Up to 45% of dental procedures consist of the replacement of old restorations, mostly amalgams. Amalgam restorations are based on macromechanical retention which often requires a considerable sacrifice of healthy tooth structure.
Secondary carious lesions and coronal fracture are the most common reasons for amalgam replacement. The restorative treatment options for large cavities, such as those remaining after the removal of amalgam restorations, are both indirect restorations (ceramic or composite resin) and direct restorations (composite resin).
Indirect partial restorations (inlays, onlays and overlays) are aesthetically superior, more suitable for restoring the original morphology and have a low percentage of polymerization shrinkage. However, the procedure is time consuming, the materials are fragile and expensive compared to direct composite resin restorations. Direct restoration of large cavities with composite resin requires advanced operator skills to restore morphology and function and maintain the marginal seal.
Materials and methods
In a retrospective clinical study published online in January 2023 in the Journal of Dentistry, the authors investigated the survival of extensive direct composite restorations performed to replace an amalgam reconstruction on vital molars and premolars, for an average observation period of 15 years.
Clinicians performed 117 direct composite resin extensive cusp restorations in 88 patients in a general dental office, between January 2007 and September 2013, to replace existing amalgam restorations.

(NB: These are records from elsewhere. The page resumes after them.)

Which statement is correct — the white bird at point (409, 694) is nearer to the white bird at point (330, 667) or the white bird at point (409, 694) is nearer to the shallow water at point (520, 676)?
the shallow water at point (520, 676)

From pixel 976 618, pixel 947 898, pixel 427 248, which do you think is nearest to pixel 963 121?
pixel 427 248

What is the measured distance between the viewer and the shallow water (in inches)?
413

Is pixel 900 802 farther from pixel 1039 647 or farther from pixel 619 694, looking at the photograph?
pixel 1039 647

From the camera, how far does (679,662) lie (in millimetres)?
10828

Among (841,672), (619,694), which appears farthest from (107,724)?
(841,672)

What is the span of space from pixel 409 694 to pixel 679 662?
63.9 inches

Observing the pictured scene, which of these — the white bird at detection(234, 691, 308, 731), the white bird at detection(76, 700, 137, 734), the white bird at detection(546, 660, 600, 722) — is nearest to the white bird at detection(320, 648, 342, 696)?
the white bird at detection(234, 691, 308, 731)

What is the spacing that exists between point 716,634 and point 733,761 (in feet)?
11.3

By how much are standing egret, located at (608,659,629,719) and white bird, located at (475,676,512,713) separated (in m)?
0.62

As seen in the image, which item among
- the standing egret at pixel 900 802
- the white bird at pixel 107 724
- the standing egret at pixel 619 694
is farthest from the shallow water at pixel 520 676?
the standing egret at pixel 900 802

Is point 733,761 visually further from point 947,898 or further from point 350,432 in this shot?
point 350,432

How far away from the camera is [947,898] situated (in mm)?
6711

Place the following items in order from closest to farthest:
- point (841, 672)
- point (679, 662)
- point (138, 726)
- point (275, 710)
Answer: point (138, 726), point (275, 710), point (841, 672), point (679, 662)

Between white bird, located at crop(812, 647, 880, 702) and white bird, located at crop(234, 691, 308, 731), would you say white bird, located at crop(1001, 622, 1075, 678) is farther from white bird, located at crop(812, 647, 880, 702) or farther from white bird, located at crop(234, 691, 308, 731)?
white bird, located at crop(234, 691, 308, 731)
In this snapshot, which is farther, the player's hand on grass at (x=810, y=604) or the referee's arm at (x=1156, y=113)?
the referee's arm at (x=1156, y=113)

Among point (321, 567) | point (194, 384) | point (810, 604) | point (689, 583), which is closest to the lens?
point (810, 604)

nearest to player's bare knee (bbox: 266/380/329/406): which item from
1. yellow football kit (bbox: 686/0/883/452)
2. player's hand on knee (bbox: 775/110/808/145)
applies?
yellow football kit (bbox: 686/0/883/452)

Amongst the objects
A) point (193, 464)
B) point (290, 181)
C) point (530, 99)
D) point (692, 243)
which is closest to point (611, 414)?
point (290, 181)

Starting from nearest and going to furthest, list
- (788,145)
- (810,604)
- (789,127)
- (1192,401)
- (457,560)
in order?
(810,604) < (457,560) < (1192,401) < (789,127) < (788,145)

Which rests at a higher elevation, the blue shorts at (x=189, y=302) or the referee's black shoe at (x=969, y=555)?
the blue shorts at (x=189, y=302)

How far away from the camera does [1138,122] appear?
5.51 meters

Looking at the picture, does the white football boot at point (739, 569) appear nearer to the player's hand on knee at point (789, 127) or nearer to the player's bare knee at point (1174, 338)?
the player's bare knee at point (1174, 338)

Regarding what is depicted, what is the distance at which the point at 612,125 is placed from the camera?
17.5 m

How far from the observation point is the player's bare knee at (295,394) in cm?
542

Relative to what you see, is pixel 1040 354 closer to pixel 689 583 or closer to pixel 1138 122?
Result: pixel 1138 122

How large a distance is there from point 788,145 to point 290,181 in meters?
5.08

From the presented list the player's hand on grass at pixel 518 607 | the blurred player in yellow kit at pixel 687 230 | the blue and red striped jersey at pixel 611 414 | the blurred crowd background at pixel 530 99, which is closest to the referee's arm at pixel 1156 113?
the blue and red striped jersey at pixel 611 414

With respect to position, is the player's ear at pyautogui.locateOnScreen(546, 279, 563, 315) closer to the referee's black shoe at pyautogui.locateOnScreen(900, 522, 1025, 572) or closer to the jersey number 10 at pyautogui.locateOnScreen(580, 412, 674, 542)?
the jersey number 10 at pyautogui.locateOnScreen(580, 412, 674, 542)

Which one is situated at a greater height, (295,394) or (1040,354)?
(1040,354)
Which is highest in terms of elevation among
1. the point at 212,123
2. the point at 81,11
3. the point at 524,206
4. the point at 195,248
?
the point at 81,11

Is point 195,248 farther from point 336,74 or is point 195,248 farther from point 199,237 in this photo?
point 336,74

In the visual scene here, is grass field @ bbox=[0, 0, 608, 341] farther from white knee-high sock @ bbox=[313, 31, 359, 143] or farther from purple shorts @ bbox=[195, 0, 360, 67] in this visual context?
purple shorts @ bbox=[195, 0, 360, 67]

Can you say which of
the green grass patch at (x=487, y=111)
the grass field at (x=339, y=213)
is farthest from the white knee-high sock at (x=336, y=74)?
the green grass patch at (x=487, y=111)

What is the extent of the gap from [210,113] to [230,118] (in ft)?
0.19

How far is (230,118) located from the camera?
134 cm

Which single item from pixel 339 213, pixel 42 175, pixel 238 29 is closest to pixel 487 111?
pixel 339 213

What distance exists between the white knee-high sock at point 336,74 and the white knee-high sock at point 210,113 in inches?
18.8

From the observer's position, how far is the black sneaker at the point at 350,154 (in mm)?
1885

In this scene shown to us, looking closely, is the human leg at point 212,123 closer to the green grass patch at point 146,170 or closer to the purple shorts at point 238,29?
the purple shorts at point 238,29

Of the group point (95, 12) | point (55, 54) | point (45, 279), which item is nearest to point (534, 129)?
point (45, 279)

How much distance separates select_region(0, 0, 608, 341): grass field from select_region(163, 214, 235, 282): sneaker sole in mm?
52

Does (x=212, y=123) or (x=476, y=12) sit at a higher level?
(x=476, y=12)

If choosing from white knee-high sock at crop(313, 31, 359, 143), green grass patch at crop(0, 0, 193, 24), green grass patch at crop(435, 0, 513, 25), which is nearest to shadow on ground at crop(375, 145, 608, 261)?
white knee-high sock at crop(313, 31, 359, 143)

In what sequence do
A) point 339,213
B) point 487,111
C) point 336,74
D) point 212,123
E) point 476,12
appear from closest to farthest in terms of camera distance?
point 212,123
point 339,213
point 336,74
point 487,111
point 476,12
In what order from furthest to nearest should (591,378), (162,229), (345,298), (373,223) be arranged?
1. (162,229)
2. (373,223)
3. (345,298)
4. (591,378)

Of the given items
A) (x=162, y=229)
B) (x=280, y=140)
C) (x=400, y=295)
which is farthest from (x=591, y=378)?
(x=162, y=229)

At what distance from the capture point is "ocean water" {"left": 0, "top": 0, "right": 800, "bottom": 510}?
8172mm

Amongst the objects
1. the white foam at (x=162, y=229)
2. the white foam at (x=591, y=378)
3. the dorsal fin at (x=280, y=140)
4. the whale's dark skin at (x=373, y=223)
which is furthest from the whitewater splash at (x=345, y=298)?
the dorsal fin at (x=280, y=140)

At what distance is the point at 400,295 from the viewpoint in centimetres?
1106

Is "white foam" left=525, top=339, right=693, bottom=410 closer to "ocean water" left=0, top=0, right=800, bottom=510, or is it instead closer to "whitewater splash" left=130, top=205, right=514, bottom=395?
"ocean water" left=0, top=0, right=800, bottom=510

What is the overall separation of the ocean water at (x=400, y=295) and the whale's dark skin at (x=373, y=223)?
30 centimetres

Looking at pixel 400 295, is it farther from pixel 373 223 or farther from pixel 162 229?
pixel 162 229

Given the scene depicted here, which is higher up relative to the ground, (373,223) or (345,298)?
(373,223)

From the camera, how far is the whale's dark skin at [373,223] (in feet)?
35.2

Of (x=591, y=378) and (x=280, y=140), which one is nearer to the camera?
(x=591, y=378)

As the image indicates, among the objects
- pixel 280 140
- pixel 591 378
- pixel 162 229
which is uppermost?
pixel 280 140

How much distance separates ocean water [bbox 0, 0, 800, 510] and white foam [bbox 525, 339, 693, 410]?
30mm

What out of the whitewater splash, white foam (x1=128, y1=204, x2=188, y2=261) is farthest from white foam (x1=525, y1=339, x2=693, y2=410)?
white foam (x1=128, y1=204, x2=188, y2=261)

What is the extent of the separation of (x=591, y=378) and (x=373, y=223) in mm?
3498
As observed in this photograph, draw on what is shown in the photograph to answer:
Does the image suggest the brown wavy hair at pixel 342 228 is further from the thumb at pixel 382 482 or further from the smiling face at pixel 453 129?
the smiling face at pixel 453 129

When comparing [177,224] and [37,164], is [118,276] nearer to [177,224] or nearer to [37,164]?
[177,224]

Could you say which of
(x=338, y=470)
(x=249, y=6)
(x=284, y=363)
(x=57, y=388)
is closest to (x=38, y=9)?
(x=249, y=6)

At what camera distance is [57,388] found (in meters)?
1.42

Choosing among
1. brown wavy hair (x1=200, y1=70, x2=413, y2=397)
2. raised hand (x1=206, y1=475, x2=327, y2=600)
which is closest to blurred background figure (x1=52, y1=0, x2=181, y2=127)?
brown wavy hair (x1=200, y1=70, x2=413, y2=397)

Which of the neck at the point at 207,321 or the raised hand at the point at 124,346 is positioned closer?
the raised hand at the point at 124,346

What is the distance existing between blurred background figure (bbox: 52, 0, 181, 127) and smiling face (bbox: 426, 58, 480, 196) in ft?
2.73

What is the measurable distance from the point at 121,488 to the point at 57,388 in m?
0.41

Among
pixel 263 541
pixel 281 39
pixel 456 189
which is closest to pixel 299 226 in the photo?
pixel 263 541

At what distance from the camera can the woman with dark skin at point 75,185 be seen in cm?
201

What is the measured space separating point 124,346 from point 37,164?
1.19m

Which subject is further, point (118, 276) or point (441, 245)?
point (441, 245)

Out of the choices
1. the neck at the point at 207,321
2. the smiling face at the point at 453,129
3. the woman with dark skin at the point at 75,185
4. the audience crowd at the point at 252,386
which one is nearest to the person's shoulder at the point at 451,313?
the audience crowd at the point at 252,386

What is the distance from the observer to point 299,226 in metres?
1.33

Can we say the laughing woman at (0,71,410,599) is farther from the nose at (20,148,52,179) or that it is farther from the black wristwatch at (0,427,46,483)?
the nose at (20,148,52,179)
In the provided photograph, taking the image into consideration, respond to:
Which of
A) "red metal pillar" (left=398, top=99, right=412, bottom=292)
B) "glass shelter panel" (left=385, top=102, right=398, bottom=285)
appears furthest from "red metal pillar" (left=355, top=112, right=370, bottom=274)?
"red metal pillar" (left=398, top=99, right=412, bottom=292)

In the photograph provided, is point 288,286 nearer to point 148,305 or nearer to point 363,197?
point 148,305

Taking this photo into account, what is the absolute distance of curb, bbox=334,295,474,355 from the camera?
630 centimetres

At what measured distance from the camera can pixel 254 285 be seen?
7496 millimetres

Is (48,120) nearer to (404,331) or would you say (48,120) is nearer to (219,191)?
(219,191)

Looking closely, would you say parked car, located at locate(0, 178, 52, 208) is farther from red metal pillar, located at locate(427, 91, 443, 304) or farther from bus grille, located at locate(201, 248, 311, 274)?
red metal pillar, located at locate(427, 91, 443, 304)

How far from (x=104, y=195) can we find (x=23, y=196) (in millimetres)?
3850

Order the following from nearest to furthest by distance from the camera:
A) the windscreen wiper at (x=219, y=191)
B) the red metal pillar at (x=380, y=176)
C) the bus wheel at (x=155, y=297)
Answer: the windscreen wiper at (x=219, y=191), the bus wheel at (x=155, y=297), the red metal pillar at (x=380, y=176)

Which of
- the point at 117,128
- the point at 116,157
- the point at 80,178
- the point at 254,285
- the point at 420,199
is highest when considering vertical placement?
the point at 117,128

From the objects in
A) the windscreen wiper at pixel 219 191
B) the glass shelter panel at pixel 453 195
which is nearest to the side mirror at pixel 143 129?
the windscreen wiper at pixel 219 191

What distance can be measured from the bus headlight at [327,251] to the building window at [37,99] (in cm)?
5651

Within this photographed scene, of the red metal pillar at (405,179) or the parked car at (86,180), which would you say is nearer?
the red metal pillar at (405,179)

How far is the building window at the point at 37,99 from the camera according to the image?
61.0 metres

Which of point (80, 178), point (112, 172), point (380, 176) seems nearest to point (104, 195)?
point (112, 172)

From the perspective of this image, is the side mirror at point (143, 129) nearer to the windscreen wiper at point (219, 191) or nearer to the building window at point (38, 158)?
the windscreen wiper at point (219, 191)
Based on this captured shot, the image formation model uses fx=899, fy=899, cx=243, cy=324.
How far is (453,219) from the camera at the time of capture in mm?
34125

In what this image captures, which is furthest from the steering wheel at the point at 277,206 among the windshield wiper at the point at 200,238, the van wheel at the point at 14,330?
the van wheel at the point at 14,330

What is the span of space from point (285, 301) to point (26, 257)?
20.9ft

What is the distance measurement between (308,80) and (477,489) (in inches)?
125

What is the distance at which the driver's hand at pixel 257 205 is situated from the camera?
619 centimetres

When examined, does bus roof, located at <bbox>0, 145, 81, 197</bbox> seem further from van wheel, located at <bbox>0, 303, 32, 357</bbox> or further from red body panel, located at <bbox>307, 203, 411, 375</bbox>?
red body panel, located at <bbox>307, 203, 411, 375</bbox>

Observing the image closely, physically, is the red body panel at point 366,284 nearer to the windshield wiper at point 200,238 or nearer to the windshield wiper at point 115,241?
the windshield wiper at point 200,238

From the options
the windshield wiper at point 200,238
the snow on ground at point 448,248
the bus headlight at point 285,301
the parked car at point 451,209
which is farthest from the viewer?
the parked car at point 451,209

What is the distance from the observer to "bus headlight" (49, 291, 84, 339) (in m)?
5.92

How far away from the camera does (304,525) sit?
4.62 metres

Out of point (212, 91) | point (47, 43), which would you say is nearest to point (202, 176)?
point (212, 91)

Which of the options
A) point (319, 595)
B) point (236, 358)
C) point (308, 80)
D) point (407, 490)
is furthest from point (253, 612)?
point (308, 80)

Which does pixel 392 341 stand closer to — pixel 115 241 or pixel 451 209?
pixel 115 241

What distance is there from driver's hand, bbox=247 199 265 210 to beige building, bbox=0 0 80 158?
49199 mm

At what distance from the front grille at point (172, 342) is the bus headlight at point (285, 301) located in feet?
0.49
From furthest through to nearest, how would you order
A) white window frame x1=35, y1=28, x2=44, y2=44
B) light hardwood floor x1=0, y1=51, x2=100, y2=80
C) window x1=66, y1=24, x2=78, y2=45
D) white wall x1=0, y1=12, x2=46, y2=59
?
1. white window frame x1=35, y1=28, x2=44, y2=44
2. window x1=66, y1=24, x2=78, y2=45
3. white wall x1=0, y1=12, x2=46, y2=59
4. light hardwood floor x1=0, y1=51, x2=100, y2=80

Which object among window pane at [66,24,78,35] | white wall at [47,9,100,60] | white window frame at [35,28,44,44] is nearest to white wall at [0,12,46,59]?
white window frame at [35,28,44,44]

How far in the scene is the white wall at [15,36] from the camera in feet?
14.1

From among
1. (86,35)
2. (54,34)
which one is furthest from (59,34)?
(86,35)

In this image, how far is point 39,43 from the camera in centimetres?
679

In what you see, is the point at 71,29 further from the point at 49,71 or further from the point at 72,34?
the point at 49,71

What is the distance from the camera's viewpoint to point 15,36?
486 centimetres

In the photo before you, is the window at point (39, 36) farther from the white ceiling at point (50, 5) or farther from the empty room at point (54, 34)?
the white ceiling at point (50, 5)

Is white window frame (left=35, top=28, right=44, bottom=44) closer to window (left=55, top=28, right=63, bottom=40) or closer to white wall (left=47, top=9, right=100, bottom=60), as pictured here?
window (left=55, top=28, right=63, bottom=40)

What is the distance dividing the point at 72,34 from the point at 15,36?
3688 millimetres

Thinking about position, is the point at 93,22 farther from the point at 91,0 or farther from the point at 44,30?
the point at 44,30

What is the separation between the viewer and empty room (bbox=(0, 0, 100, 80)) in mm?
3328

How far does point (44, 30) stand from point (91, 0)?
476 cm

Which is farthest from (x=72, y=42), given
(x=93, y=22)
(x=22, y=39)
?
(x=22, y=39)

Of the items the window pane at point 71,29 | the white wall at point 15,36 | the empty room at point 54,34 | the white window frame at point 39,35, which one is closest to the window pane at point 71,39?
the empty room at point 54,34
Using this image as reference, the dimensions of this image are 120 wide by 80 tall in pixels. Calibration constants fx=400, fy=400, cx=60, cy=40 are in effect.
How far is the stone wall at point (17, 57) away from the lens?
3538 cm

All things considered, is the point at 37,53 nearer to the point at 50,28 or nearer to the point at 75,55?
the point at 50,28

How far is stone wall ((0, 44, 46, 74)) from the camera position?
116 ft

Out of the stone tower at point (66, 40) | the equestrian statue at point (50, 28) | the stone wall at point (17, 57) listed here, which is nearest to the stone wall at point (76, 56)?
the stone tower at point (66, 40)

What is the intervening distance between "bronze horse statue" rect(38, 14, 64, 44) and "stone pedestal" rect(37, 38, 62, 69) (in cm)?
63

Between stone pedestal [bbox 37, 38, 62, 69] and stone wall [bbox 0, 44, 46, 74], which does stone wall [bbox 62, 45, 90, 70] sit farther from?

The vitality of the teeth, the absence of at least one cusp in the premolars and at least two cusps in the molars were the inclusion criteria of the study. The long-term follow-up of the composite restorations was evaluated, up to a maximum of 17 years of use.
Of the patients enrolled in the study, 81 of 88 patients, or 92%, and 106 of 117 restorations or 91%, were available for final analysis. The cumulative success rate was 62.0% after a mean observation time of 163.4 months. The cumulative survival rate was 74.7% after an average observation time of 179.1 months.
The number of cusps replaced in the premolars had a statistically significant influence on the success and survival rate of the restorations.
Premolars with two replaced cusps were 297% more likely to fail than premolars with only one replaced cusp.
From the data of this study, researchers concluded that the extensive direct composite restorations placed after amalgam replacement have a good survival after an average observation period of 15 years. The number of involved cusps has a statistically significant influence on the longevity of premolar restorations.
With good survival and low annual failure rates, direct resin composite restorations are a suitable treatment for repairing extensive defects in posterior teeth involving multiple cusps and surfaces, if they are placed by a dentist who is skilled in the placement of direct composite materials.